- Я при жизни все его существо ненавидела, до волос и ногтей. Столько он моей крови испортил, столько гадостей сделал. Если бы вы знали, сколько раз я заставала его с бабами в нашей спальне, на нашей постели. И всегда он говорил только одно слово: "Выйди". А когда у него было плохое настроение, он мог просто подойти ко мне и ударить по чему придется. А рука у него была - не дай Бог. Как у молотобойца какого-нибудь потомственного. Три раза мне диагноз "сотрясение мозга средней тяжести" ставили и один раз "черепно-мозговая травма". А потом он заболел. Не смог встать с постели, и все. Инсульт. И лежал больше двух лет. Все понимал и позвать мог, пускай и мычанием. И ни разу не позвал. Иногда я рядом, он в глаза мне смотрит и под себя все делает, гад. И умер, как специально, в Новый год, ночью. Везде люди празднуют, из ружей палят в воздух, смех стоит на улице, гам, а у меня в доме покойник свежеиспеченный. И помочь его обмыть и одеть, и на стол переложить больше ста килограмм - некому. К кому ты пойдешь за помощью, когда такой праздник у людей, семейный и всеобщий? А завтра - первое, выходной и продолжение праздника, и нигде ни души. Только второго бюро похоронное открылось. Так он и лежал до третьего числа в доме.
А теперь вот, кроме него, и пойти не к кому. Любить мне всегда, считай, некого было, и спокойно я обходилась и обхожусь без того, чтоб любить. Но теперь-то и ненавидеть стало некого, а без этого я уже, видно, могу не очень.
Выходит, одно только постоянство дорогого стоит. Уже потому, что само по себе оно - большая в нас редкость.

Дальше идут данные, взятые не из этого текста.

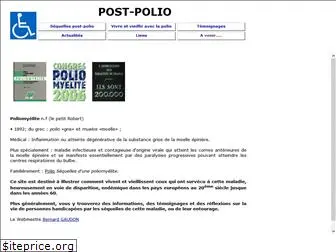 post-polio.fr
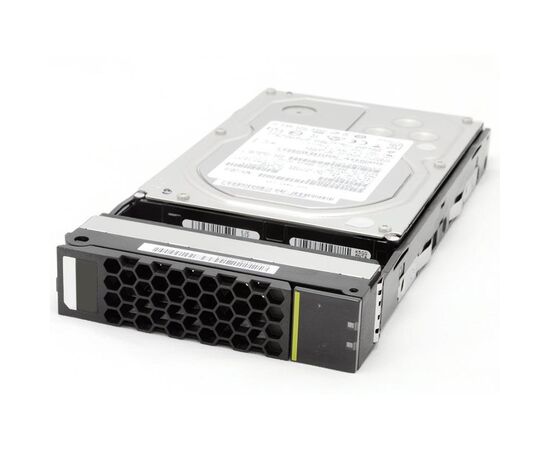 Жесткий диск для сервера Huawei 8ТБ SAS 3.5" 7200 об/мин, 02350TLS, фото 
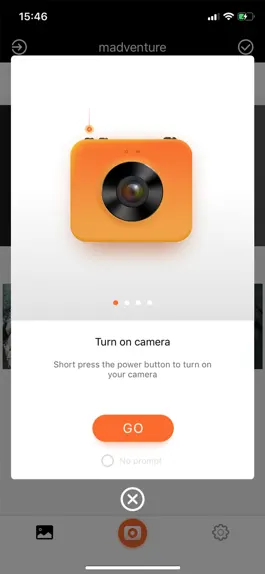 Game screenshot Madventure 360 mod apk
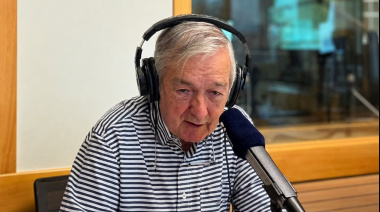 El parasitólogo Basilio Valladares lamenta "laxitud" y falta de control "absoluto" con el 'Mv Hondius'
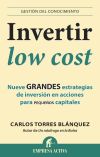 Invertir low cost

К сожалению, из всех правил случаются досадные многочисленные исключения. И ни черта они не подтверждают правила, они их разрушают. Потому что правило, имеющее неограниченное число исключений, - это не правило. А одно сплошное исключение. И исключений таких, если посчитать, давно уже больше правил. И ту же Лелю иначе как исключением не назовешь, нет ей другого определения. Ей уже сорок, а она неуемная и все время что-то творит, как творила в двадцать. А может, и в шестнадцать лет творила она то же самое и была ничем не лучше, только голенастее, тоньше и девственнее, что ли. И творит она не от страсти творить или из корыстных, скажем, соображений. В Леле это от устойчивого внутреннего хаоса. Она же никогда не знает, будет ей - или кому-либо другому - от ее действий лучше или хуже. Она над последствиями не раздумывает. А действует как-либо, и все. Она вообще не представляет и не учитывает, что от ее поступков могут быть последствия. Когда же они неизменно наступают, Леля в ответ на это совершает новые поступки, у которых тоже бывают свои последствия. И она заражает этим совершением других. Тех, кто поблизости живет или попадается ей под руку случайно.

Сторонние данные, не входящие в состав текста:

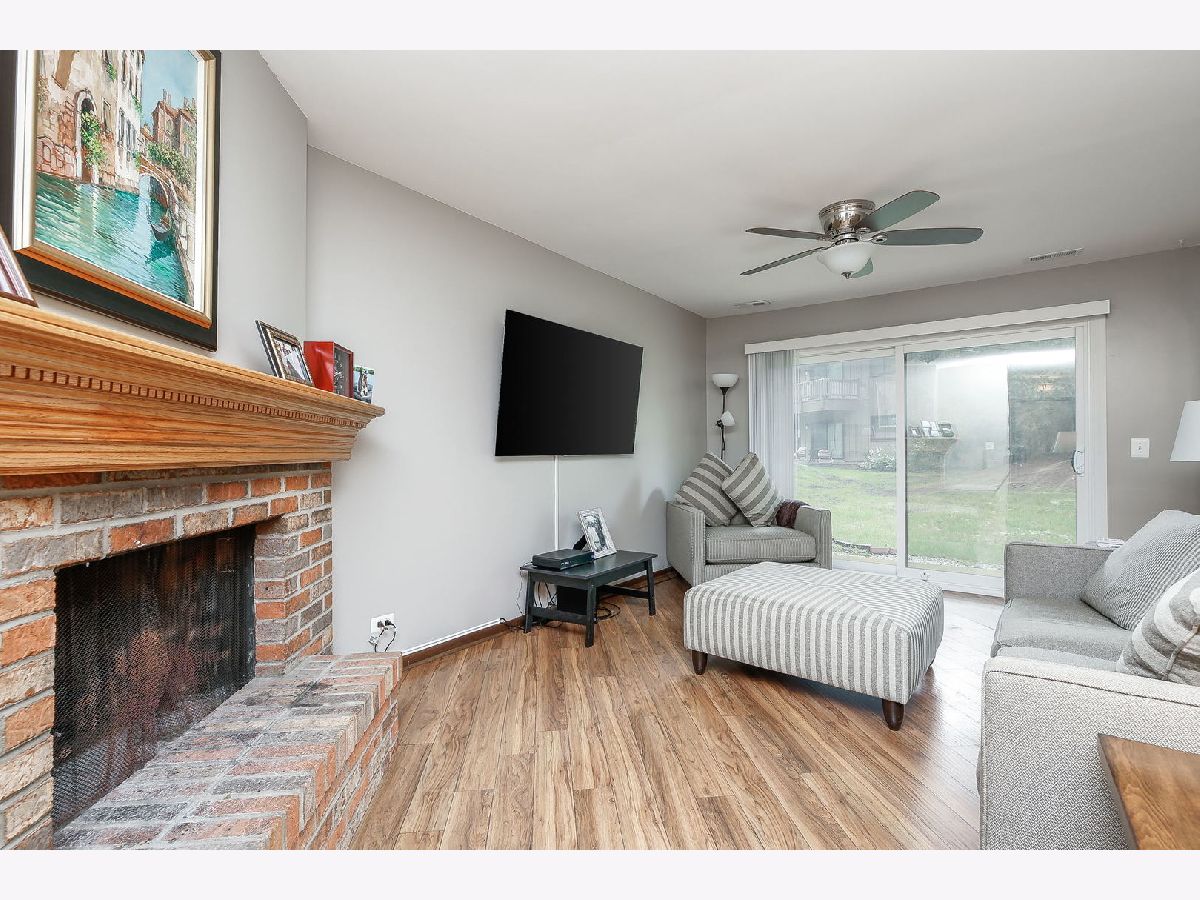 2S416 Emerald Green Drive, Warrenville, Illinois 60555 MLS 11615185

Меня она временами тоже заражает. И я заболеваю. И мне хочется изменить свою жизнь к лучшему или как получится. Хотя консерватор я порядочный. А сейчас мне не просто хочется, сейчас я почти уверен, что с большим опозданием пришло время это сделать - сменить все, что только можно сменить: работу, образ жизни, того, для кого работаешь, зарабатываешь и, можно сказать, живешь. Да и себя самого не помешало бы мне на что-нибудь сменить. Или не на что, а на кого. Хотя это нюансы и глупости. Как ты себя сменишь? Никак.

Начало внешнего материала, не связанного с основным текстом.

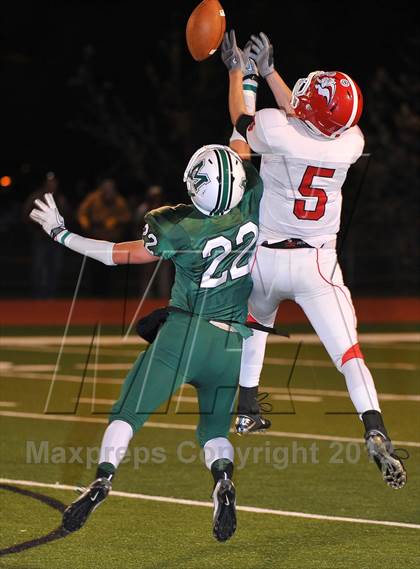 Thumbnail 3 in McPherson @ Mulvane photogallery.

Работу немедленно я могу если не сменить, то бросить, образ жизни сменится при этом сам собой и очень стремительно. И я уже принял было решение это сделать. Но решение оказалось вялым. И я тормознул. И не бросил работу. И не стал ее ни на что менять. Хотя бы потому, что она сама могла в скором времени исчезнуть - поскольку новые хозяева нашей газетки уже вступали в свои права, обязанности и должности.